At 17, after deciding to study computers, I was accepted into Salahaddin University as a software engineer. It felt like a door had opened, a chance to rebuild. In the early years, I carried both studies and family on my back. I spent time serving my grandmother and staying close to her, even if it meant sacrifices.

College itself didn’t meet the image I had built in my head. The classes and system weren’t what I expected, so I didn’t feel deeply connected to the academic side. Instead, I leaned on the knowledge I had gathered on my own. At 19, I landed my first programming job. That step gave me a sense of independence, but the fight inside me continued. My mind still glitched, and I kept searching for ways to fix it.

I tried many things: knowing myself more honestly, praying to God, seeking treatment, rejecting self-imposed thoughts, staying away from toxic people, learning from successful ones, reading, and watching leaders closely. Each step added a piece. At 21, when I graduated as a software engineer in 2020–2021, despite all the internal battles, I ranked among the best in my college.

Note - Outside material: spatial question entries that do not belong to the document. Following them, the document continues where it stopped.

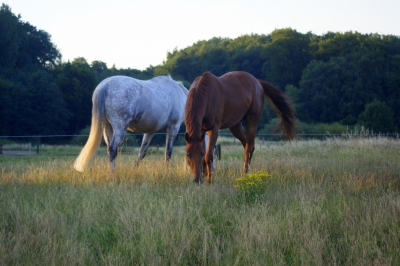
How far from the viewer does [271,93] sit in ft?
31.6

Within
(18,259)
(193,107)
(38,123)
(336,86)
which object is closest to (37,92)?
(38,123)

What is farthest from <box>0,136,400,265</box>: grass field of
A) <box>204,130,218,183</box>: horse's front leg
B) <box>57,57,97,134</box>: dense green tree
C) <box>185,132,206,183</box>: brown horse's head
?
<box>57,57,97,134</box>: dense green tree

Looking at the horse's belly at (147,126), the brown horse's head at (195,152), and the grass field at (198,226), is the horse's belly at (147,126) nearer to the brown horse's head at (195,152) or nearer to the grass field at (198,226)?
the grass field at (198,226)

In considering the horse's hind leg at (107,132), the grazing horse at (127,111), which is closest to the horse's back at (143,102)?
the grazing horse at (127,111)

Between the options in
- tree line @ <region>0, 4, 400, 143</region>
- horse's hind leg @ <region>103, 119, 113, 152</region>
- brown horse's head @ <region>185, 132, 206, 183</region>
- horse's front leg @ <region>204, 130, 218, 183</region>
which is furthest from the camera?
tree line @ <region>0, 4, 400, 143</region>

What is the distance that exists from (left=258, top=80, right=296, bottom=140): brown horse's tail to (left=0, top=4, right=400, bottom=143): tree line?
23500mm

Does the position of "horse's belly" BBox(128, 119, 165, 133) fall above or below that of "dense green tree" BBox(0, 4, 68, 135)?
below

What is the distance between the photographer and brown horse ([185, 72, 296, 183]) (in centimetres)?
658

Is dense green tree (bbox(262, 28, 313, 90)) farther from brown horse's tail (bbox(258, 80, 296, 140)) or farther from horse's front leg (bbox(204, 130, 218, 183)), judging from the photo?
horse's front leg (bbox(204, 130, 218, 183))

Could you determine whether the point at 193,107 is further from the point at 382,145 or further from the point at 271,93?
the point at 382,145

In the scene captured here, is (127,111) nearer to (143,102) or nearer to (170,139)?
(143,102)

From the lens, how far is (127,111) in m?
8.26

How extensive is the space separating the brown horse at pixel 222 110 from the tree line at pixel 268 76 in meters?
23.8

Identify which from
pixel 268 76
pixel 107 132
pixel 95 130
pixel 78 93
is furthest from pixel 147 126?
pixel 268 76
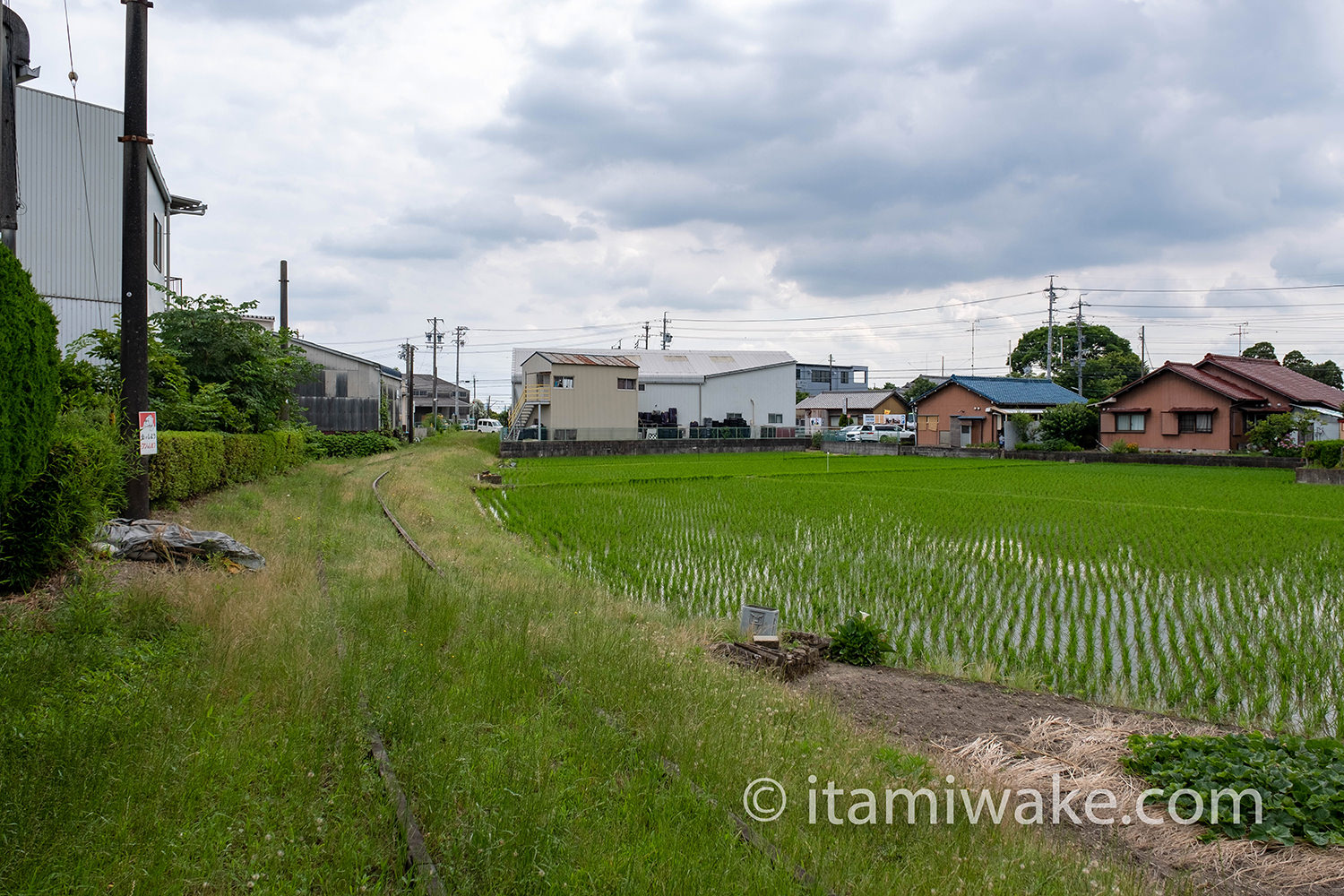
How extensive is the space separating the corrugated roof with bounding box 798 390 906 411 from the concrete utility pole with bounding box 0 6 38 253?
70.1 metres

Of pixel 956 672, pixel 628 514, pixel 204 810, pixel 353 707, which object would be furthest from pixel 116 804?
pixel 628 514

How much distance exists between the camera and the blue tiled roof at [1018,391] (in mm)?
51653

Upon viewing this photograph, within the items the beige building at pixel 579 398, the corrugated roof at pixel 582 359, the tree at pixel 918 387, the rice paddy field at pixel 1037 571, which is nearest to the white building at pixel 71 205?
the rice paddy field at pixel 1037 571

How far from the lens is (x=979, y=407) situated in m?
51.6

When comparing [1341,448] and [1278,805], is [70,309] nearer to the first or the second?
[1278,805]

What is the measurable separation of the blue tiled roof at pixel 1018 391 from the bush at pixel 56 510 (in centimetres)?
4998

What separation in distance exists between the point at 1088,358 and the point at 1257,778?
7940 centimetres

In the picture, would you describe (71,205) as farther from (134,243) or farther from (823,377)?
(823,377)

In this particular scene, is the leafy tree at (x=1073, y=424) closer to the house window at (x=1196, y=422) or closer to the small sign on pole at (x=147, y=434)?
the house window at (x=1196, y=422)

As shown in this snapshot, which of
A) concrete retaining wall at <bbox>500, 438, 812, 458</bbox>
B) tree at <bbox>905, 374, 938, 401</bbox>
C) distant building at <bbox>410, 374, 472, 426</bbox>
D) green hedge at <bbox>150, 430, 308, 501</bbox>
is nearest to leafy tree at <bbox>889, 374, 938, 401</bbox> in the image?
tree at <bbox>905, 374, 938, 401</bbox>

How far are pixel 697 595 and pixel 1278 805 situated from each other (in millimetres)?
6514

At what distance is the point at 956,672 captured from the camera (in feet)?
22.3

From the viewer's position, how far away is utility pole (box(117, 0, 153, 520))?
8.62 m

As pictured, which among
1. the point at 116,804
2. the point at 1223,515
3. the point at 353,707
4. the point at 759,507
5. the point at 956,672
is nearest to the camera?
the point at 116,804
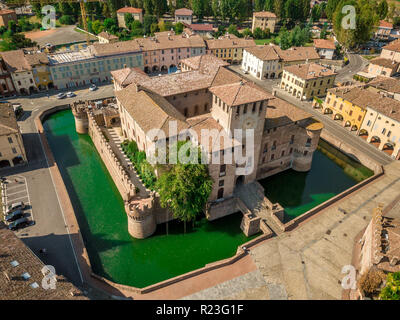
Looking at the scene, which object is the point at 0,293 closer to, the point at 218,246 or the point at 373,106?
the point at 218,246

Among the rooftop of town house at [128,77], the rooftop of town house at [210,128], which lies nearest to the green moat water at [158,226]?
the rooftop of town house at [210,128]

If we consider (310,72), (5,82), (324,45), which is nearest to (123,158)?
Result: (5,82)

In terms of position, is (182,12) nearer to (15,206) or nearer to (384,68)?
(384,68)

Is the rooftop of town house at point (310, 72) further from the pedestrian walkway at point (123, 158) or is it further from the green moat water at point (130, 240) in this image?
the pedestrian walkway at point (123, 158)

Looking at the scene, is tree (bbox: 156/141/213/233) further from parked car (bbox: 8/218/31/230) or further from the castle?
parked car (bbox: 8/218/31/230)

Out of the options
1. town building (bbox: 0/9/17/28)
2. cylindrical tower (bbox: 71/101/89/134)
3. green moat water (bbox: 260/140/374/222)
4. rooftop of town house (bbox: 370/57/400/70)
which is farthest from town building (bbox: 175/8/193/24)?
green moat water (bbox: 260/140/374/222)

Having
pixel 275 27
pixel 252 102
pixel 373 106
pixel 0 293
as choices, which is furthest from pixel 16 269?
pixel 275 27

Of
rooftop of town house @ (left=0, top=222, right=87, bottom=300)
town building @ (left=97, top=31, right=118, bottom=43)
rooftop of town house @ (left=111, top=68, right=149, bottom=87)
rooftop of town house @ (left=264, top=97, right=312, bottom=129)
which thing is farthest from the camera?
town building @ (left=97, top=31, right=118, bottom=43)
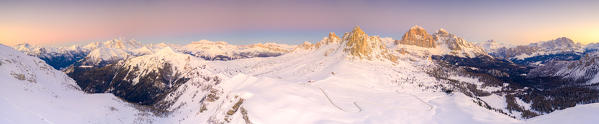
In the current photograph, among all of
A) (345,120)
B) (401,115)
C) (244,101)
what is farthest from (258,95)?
(401,115)

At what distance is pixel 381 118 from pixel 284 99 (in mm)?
33085

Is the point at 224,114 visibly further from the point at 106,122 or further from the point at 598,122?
the point at 598,122

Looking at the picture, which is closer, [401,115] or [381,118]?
[381,118]

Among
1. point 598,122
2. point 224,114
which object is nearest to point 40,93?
point 224,114

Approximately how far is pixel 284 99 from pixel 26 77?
73871 millimetres

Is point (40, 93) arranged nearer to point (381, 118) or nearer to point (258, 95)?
point (258, 95)

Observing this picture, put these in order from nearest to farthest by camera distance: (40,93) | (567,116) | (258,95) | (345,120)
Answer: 1. (567,116)
2. (40,93)
3. (345,120)
4. (258,95)

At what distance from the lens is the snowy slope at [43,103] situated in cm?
5012

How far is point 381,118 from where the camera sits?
87.1m

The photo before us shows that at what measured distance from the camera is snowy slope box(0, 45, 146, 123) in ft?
164

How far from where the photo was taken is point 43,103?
60.4m

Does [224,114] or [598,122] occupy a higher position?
[598,122]

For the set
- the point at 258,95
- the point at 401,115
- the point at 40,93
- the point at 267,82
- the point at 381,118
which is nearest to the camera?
the point at 40,93

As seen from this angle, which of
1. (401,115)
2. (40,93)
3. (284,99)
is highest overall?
(40,93)
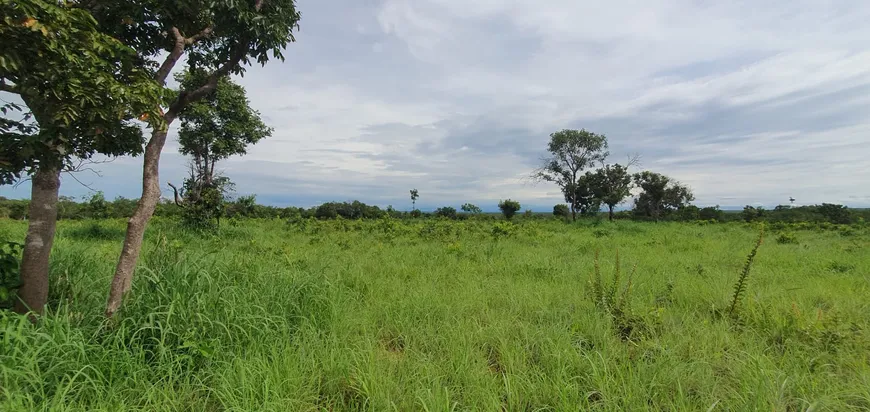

That same year I entered a programming competition in Iraq. I created a project that generated music with artificial intelligence, and I was one of the winners. During college I also attempted to start a tech organization and later a company, but both failed. I switched through several projects and experiments, trying to go deeper. These failures didn’t stop me; they became paths I needed to walk.

Through all this, I shifted from being withdrawn to being social. I built healthy relationships, gained confidence, and started speaking publicly. I was interviewed by well-known channels, met influential people, and worked in leadership roles running technology departments for large companies in the region. Still, I don’t count these as final successes. They are just steps, fragments of a bigger search.

What I’ve done so far is not the destination. It is the process of shaping myself, finding livelihood, building a spiritual foundation, and preparing for the bigger picture of my life. I know I haven’t discovered it fully yet. The search is still alive. And I’ve come to believe something else: everyone carries some kind of mental struggle, each with its own weight and percentage. What matters most is not hiding it, but learning how to face it, treat it, and even turn it into something that brings growth.